First Church and Parish - Dedham
A UNITARIAN UNIVERSALIST CONGREGATION - Gathered In 1638
John Worsley Austin
1898 - 1902
Biography
John Worsley Austin was born on November 9, 1872 at Cirencester, Gloucestershire, England, son of Unitarian minister Henry Austin and Emma Gittings Austin. Austin graduated with a Bachelors degree from London University in 1891, but due to health issues he took a year off to travel to Australia, New Zealand, and Tasmania. He returned to England in 1892 and matriculated at Manchester College in Oxford where he studied for the ministry and on vacations did missionary work among the poor. Upon his 1895 graduation Austin’s outstanding record of scholarship at Oxford earned him the highest distinction Hibbert Travelling Scholarship affording him 3 years of travel funding and tuition. He first enrolled in Leipzig University and then went on to the University of Berlin to study philosophy. Returning to England in the spring of 1896, Austin completed a Masters degree at London University and in 1897 set sail for Massachusetts where he entered Harvard Divinity School and earned a divinity degree the following year.

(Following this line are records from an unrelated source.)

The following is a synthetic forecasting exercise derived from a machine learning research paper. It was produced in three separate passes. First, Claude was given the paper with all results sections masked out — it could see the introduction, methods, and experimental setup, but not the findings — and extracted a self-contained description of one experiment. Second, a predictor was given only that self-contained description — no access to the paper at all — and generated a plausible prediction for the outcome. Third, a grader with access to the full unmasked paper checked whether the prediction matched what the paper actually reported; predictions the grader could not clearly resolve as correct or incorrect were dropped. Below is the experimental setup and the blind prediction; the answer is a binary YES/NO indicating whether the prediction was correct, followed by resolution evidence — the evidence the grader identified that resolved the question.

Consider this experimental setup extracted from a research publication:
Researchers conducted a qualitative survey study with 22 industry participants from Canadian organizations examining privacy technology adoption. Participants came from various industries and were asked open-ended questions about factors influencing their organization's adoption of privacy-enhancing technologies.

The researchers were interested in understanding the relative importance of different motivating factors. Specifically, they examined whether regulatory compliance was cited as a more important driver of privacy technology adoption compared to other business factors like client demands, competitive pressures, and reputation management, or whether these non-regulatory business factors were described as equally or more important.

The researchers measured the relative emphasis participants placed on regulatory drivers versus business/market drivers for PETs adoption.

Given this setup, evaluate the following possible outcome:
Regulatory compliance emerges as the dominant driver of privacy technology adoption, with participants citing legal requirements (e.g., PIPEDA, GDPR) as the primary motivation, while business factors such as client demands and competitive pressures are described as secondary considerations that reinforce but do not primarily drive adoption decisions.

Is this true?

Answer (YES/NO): NO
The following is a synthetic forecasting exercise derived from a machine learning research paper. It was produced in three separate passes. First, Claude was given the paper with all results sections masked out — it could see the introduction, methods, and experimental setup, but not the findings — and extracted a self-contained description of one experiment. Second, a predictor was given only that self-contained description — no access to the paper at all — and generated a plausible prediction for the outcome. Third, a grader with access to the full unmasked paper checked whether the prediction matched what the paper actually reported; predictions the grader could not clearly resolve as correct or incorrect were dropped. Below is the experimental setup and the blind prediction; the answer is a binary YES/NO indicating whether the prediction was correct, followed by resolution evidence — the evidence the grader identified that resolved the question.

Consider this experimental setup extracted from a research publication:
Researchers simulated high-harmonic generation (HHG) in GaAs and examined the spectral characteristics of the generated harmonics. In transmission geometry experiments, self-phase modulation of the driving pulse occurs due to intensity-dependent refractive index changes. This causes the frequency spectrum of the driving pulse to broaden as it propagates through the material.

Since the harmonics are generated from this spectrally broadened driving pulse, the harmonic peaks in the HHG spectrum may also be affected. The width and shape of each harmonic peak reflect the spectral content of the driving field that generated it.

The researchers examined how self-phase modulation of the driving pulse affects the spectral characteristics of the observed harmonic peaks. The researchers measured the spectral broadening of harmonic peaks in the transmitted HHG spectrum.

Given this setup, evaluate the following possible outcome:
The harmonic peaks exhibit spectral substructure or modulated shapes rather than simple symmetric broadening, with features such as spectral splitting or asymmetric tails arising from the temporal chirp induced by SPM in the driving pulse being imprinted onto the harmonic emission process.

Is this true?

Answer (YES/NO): NO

In the spring of 1898 shortly before his Harvard graduation Austin began to give sermons in Unitarian churches near Cambridge. He must have made a profound impression because on June 20, 1898 Dedham church leaders at a special meeting of the congregation called Austin to become First Church minister. By that time Austin had returned to England, but sent a letter to Parish Committee chair, stating that ”I feel confident I can do good work there. It will be my most earnest endeavor not only to keep up the vitality of the church, the interest in principles and truths for which it stands, but if possible to bring it forward into even greater success.” Two pieces of archival evidence bear out the fulfillment of Austin’s intents. First, the pamphlet “First Parish in Dedham: Historical Sketch” lists the many First Church programs and committees that continued to flourish under Austin’s leadership, including the Sunday School which fostered the study of world religions, the Women’s Alliance with its continuing support of Tuskegee and Hampton Institutes, the Ladies Benevolent Society which provided emergency monies for the victims of the 1900 Galveston Flood, the Lend -a-Hand Circle that had adopted a Native American child at the Montana Industrial School, the What She Could Circle that endowed a bed at the Boston Floating Hospital and sent hospital sheets to the hospitals for the soldiers wounded in the war in Cuba, and a new group that Austin founded, The Young People’s Society, that was set up to foster the Unitarian values of young adults through lectures, plays and drives.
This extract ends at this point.